■ **Directions**:
Please output exactly the lines of the material from the first through the line containing "Green Sweatshirt with", and nothing more.
----------
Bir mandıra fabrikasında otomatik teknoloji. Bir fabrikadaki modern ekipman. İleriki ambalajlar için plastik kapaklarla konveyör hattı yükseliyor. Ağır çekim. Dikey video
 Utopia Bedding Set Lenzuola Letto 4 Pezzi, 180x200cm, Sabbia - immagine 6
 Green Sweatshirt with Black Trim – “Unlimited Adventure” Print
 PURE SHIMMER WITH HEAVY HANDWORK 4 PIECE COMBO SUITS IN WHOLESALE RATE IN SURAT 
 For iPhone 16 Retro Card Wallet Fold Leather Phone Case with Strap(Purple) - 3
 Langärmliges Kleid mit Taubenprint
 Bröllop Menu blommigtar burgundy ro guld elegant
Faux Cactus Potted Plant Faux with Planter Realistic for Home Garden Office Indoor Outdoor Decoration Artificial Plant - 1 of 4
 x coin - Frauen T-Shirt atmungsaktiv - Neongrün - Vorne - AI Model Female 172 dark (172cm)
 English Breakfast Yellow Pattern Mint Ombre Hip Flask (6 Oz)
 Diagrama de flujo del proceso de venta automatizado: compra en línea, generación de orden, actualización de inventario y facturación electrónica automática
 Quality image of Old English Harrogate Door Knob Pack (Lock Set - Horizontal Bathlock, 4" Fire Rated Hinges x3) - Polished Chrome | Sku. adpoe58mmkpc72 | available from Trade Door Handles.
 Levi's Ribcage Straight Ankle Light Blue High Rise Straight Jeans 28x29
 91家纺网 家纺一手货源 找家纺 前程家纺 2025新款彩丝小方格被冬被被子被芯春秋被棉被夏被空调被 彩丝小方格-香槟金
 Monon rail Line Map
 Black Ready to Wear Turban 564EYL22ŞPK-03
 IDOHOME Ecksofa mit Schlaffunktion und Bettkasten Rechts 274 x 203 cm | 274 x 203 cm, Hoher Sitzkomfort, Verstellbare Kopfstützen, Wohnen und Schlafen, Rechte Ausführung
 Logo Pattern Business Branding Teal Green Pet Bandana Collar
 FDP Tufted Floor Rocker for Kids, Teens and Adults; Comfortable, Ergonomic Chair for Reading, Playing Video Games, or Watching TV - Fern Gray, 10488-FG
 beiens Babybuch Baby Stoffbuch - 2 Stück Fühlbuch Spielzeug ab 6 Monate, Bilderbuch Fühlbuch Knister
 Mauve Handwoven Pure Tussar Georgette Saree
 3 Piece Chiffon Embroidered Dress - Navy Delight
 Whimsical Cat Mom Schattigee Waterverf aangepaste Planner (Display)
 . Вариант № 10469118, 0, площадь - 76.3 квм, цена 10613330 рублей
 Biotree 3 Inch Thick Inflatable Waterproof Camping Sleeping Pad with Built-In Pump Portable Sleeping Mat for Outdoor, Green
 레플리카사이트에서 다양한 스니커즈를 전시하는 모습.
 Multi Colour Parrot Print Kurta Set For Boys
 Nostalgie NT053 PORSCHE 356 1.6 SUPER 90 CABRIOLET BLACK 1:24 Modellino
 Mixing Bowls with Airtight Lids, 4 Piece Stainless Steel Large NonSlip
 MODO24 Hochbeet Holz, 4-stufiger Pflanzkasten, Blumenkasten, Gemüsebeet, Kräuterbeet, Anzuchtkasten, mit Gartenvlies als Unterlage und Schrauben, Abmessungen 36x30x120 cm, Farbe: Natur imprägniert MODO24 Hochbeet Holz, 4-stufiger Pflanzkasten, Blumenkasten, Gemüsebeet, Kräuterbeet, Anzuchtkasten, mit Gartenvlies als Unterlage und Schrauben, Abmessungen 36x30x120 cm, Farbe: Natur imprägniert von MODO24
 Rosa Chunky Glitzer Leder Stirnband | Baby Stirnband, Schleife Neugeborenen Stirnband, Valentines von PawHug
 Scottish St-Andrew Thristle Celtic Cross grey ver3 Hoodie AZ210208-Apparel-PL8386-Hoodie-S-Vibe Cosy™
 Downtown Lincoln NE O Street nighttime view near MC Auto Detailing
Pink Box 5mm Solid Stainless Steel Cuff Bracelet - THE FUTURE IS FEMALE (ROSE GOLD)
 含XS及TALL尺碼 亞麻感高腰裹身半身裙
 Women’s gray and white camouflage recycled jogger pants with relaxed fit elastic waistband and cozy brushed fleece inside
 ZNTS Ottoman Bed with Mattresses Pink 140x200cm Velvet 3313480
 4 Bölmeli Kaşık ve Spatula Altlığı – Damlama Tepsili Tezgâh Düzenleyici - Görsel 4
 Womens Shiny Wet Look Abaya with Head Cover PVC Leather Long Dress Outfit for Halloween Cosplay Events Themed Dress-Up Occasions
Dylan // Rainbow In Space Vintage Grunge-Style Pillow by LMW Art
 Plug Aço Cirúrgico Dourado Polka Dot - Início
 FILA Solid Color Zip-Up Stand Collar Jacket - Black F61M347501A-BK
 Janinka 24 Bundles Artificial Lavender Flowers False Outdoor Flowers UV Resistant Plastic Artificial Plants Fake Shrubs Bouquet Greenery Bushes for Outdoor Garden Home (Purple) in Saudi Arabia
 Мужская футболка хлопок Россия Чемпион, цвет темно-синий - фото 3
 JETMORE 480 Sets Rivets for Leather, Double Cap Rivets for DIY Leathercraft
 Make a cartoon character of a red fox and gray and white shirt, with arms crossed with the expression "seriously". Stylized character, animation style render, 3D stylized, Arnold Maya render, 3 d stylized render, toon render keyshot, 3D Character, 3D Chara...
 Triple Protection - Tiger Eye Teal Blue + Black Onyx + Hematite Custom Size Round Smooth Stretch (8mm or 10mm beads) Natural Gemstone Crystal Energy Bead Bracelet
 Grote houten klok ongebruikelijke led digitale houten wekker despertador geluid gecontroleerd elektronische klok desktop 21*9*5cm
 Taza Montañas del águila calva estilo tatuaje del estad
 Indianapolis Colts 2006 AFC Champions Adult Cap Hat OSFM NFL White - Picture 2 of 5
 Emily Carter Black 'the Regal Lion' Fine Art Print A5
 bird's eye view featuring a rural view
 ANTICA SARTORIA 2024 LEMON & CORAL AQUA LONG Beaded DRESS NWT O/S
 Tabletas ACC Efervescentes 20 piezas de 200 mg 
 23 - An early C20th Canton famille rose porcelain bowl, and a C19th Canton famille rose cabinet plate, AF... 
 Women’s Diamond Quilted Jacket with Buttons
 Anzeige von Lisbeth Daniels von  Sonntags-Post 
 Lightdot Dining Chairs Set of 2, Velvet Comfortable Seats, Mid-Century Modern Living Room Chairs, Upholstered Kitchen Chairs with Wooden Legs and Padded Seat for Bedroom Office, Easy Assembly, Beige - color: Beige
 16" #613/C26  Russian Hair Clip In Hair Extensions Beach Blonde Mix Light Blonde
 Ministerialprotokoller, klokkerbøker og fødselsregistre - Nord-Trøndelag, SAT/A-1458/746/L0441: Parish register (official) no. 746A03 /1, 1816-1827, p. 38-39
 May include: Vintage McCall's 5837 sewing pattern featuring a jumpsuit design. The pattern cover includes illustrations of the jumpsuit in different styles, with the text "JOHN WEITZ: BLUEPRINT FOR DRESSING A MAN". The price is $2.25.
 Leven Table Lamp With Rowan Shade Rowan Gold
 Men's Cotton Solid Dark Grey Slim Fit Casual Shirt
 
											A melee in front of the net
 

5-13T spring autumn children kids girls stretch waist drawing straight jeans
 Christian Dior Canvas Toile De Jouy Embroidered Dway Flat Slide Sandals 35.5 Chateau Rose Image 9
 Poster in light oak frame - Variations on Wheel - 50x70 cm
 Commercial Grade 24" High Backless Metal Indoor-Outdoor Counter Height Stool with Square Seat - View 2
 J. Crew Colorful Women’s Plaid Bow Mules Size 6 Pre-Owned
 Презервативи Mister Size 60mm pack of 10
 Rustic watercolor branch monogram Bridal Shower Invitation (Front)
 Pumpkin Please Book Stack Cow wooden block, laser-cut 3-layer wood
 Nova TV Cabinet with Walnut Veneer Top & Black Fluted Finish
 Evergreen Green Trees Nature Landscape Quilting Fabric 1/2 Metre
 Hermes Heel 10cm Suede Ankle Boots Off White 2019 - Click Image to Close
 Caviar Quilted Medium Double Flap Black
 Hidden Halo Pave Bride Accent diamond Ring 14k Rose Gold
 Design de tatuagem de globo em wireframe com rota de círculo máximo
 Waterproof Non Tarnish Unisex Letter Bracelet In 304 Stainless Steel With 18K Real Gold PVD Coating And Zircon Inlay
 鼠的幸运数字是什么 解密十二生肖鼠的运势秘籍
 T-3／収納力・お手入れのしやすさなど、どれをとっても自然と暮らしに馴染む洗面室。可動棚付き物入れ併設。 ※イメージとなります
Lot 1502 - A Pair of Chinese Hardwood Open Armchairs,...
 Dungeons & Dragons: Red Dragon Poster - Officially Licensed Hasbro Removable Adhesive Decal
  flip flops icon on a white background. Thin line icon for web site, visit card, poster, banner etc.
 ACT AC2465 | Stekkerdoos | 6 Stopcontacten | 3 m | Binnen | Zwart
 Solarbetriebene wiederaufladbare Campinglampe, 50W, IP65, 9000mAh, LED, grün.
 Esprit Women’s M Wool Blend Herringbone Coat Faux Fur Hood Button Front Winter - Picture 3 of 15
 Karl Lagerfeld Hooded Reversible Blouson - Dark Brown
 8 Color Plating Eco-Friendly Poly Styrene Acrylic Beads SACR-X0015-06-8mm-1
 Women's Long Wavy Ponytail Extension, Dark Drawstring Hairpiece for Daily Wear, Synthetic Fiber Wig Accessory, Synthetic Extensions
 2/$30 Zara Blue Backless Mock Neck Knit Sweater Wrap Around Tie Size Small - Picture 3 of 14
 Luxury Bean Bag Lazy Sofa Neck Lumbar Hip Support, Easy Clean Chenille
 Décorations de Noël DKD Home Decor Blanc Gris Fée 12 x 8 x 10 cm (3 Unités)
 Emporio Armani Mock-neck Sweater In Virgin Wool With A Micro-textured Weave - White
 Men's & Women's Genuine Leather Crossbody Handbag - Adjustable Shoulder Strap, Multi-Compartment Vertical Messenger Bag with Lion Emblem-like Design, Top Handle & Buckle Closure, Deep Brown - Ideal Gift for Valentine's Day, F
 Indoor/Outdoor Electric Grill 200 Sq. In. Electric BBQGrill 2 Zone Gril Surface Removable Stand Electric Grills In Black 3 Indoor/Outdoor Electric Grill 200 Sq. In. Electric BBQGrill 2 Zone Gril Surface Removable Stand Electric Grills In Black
----------
■ **Solution below**:
Bir mandıra fabrikasında otomatik teknoloji. Bir fabrikadaki modern ekipman. İleriki ambalajlar için plastik kapaklarla konveyör hattı yükseliyor. Ağır çekim. Dikey video
 Utopia Bedding Set Lenzuola Letto 4 Pezzi, 180x200cm, Sabbia - immagine 6
 Green Sweatshirt with Black Trim – “Unlimited Adventure” Print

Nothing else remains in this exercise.